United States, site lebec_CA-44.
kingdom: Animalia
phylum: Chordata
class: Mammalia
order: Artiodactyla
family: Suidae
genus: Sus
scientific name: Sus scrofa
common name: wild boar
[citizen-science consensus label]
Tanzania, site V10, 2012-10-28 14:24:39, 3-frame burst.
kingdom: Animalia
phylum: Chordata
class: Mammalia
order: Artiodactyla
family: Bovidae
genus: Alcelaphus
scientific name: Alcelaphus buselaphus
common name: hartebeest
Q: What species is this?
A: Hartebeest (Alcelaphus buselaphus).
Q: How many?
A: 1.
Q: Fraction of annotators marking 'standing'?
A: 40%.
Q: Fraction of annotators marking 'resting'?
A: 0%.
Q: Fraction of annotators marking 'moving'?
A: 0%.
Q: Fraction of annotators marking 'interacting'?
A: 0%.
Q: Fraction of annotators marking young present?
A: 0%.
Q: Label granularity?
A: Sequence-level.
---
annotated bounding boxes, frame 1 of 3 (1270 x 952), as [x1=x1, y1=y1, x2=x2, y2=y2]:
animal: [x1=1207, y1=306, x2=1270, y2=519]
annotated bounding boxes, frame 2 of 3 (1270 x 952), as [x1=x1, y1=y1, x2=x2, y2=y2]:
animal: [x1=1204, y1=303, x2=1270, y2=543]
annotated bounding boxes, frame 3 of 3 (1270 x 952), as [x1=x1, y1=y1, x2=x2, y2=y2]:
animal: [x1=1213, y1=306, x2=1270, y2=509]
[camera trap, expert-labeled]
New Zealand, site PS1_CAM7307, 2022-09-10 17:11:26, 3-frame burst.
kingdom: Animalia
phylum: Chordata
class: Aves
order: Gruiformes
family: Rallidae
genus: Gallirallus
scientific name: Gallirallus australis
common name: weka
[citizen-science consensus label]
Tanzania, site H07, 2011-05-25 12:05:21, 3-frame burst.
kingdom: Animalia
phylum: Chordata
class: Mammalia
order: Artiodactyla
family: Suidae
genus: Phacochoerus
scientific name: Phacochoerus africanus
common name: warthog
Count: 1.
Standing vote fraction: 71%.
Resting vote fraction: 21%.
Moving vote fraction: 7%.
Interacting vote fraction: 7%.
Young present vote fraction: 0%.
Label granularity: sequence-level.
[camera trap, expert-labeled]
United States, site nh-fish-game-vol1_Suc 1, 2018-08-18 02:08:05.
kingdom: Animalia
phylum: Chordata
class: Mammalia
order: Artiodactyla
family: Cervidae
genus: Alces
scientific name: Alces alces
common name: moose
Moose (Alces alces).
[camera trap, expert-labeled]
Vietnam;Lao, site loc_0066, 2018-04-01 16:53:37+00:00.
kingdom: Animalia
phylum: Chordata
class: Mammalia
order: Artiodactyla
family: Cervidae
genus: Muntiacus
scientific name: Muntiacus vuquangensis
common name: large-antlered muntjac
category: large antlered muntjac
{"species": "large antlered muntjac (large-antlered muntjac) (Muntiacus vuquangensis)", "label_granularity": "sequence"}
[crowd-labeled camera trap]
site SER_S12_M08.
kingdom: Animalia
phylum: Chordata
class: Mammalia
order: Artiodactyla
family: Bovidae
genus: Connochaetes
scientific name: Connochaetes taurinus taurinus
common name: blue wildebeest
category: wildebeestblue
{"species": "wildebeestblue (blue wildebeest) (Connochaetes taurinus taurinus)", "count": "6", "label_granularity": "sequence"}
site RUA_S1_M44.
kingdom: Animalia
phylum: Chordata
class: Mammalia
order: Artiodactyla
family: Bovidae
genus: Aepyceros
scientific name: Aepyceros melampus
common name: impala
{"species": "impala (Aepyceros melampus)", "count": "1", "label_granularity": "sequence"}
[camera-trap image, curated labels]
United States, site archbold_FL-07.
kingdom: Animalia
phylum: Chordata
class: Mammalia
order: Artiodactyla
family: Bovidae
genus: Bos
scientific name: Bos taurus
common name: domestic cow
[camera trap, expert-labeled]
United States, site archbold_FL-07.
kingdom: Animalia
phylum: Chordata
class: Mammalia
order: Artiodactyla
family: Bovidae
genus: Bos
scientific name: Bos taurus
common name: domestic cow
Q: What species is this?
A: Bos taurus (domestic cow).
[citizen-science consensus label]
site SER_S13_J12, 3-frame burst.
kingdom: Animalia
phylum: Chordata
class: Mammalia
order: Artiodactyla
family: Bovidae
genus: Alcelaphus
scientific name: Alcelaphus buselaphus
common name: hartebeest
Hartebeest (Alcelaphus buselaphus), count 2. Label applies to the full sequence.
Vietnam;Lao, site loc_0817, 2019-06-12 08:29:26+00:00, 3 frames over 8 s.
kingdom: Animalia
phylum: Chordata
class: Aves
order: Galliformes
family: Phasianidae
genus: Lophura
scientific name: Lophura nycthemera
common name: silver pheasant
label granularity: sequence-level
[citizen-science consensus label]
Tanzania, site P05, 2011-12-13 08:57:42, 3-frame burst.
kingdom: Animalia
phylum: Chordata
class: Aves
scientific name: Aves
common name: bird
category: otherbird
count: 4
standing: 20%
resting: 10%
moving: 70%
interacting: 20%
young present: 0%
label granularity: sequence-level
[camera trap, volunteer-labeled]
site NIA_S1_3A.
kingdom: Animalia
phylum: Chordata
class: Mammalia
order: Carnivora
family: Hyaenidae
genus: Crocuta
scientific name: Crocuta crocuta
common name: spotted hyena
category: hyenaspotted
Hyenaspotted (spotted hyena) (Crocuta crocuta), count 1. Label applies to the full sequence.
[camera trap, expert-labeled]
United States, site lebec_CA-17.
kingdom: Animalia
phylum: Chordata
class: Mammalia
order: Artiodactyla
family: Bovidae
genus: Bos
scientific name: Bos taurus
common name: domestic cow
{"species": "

----------

What is required — Check each line of the records above for "Muntiacus", and copy those that have it.

Solution to the exercise —
genus: Muntiacus
scientific name: Muntiacus vuquangensis
{"species": "large antlered muntjac (large-antlered muntjac) (Muntiacus vuquangensis)", "label_granularity": "sequence"}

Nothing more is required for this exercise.